Kruskal's Algorithm works by building a tree from the minimum weight edge, out.

procedure kruskals_algorithm(V, E)
    Et = {}
    repeat n-1 times
        e = the edge in E that doesn't form a circuit, and has minimum weight
        Et = Et + {e}
    return (V, Et)

The only difference here is that we don't limit our search to edges near the tree we're building.

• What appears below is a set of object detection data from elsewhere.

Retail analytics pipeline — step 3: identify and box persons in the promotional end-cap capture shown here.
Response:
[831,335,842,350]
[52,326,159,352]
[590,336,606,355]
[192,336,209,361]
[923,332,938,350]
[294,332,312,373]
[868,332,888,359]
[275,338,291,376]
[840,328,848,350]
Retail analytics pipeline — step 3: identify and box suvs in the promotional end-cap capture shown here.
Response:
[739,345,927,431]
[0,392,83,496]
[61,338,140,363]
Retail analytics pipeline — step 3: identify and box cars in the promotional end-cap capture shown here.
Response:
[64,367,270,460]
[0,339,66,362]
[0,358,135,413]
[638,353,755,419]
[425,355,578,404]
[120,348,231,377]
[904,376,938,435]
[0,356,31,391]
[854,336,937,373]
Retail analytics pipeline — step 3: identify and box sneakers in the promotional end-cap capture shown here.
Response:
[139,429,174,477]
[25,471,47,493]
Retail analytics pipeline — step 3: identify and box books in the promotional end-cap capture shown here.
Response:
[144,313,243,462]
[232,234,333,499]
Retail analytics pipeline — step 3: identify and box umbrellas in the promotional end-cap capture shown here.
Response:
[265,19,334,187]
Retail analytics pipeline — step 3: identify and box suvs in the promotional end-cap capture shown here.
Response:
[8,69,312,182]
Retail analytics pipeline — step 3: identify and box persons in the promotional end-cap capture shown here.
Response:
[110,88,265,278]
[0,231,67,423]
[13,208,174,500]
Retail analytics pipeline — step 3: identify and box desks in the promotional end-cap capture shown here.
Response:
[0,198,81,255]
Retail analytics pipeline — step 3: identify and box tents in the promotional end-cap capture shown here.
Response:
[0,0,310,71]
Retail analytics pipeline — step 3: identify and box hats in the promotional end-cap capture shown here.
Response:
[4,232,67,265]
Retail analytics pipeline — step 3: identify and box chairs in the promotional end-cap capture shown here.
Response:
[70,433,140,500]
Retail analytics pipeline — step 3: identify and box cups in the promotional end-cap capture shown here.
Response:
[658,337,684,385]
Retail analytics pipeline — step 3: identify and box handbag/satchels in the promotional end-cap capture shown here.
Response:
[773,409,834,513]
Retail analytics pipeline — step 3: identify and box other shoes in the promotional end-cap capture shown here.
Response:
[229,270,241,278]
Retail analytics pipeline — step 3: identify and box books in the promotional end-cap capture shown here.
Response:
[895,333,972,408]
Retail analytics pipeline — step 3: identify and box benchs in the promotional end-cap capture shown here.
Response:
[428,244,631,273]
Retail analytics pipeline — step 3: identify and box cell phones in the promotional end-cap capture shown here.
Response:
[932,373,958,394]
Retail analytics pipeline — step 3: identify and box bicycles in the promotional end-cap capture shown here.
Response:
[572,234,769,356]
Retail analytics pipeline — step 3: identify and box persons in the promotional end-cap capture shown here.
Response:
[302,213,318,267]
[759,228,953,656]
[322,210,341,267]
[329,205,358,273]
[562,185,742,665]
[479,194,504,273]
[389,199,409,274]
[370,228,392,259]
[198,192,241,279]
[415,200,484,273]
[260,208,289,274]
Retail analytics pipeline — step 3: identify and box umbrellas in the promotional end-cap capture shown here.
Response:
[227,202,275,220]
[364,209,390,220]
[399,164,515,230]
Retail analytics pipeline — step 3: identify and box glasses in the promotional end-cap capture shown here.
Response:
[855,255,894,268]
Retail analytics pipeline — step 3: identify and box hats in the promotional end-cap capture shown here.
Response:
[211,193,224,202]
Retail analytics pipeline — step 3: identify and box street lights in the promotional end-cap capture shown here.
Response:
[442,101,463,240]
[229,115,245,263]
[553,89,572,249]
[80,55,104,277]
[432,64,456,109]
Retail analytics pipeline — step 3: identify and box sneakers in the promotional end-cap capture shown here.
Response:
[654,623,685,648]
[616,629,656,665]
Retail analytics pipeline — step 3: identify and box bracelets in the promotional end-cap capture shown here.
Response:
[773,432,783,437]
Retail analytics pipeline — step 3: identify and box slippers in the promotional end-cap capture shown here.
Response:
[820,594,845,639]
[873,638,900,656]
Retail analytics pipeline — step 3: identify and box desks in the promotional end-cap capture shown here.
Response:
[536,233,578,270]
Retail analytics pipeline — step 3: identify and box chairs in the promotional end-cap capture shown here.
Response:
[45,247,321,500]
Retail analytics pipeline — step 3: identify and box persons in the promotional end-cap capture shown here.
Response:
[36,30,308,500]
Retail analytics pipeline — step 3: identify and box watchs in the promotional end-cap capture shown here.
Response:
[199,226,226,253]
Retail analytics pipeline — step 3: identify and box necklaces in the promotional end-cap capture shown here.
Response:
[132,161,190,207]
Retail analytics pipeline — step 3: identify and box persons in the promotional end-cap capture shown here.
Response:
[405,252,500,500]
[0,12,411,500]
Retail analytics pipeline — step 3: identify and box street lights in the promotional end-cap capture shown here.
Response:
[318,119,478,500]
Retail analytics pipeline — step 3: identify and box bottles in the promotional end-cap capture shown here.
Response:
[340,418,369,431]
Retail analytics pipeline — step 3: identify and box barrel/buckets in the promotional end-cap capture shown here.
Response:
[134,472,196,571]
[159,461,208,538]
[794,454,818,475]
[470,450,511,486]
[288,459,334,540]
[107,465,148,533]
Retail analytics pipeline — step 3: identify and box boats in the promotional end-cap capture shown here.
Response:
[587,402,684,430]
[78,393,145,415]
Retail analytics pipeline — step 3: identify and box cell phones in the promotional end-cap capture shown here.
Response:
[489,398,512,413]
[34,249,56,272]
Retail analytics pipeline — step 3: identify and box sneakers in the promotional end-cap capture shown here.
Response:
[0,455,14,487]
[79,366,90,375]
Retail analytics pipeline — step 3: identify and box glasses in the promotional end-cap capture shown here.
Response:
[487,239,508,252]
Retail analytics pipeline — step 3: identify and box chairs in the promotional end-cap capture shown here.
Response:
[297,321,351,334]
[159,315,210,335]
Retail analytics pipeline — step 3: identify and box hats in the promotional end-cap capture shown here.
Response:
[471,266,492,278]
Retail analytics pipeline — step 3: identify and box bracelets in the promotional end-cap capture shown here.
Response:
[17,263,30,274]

Both of these algorithms find the MST.
On our example graph with weighted edges…
- Prim's find the edges of the MST in this order: \(fg, df, ad, ab, be, ce\).
- Kruskal's find the edges in this order: \(fg, ad, ce, df, ab, be\).
- It's the same set of edges (so the same MST), just a difference in how we find them.
Running time?
- It depends on how we store the edges and how quickly we can find the minimum-weight ones.
- But let's assume we're clever about it. Then…
- Prim's runs in \(O(|E|+|V|\log |V|)\).
- Kruskal's runs in \(O(|E|\log |V|)\).
- So if we have a lot of edges (\(|E|=O(|V|^2)\)), then Prim's will win.
- If the graph is fairly sparse, Kruskal's will win.
Both of these are examples of greedy algorithms.
- In a greedy algorithm, you make the choice that seems best right now.
- e.g. the minimum weight edge you can find that doesn't form a circuit.
- If a greedy algorithm works, it's probably fast, because you can make an easy choice.
- But it doesn't get the right answer for every problem.
- e.g. travelling salesman: choosing the minimum weight edge will often find a bad overall solution.
- Don't use a greedy algorithm when it's not appropriate.